Herbal medicine is the use of plant remedies in the treatment of disease. It is the oldest form of medicine known. Western Herbal medicine is one of the great herbal traditions of the world. This herbal healing system uses local plants and others sourced mainly from European and North American traditions and is different to Chinese medicine. It is based on a naturopathic view of health and disease which stresses the importance of the need for a balance of nutrition, elimination and coordination in both the cells and whole person. This tradition is practiced by most members of the National Institute of Medical Herbalists, the oldest body of practicing medical herbalists in the world.

Members of the National Institute of Medical Herbalists are trained to degree level or equivalent in medical sciences , therapeutics and materia medica. Researchers are now re-assessing the value of traditional remedies by subjecting them to clinical trials. Much evidence now exists for the subtle and complex nature of many herbal remedies. Herbs have many actions that are not easily compared to pharmaceutical drugs. Many remedies are renown for offering support for weakened organs and systems and gentle stimulation of detoxification. Others promote digestive functions and nervous system balance.

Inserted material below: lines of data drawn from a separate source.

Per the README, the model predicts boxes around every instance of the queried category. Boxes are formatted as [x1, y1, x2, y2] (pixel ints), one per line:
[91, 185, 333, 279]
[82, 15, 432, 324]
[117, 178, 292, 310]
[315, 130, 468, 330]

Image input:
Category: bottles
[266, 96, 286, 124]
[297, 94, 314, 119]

It is important to recognise the difference between the healing art called Herbal Medicine – relying on the understanding of the practitioner who successfully uses herbs for healing, and their tools – the herbal medicines, the medicinal plants that many people grow, collect or buy over the counter. While self medication works well for many simple or acute conditions it often fails to deal with the complex web of connected imbalances at the root of chronic disease. A skilled and experienced herbalist is invaluable in these circumstances.

Most cultures have a tradition of herbal knowledge. Some still value it highly, others having cast it aside in favour of modern synthetic drugs and others are able to successfully interweaving the two into a system of “integrated medicine” where dogma is less important than choosing the therapy that is most appropriate for the individual patient. This seems a positive way forward and one that Judy supports and encourages in her work by emphasising the use of evidence-based medicines and nutritional interventions where possible.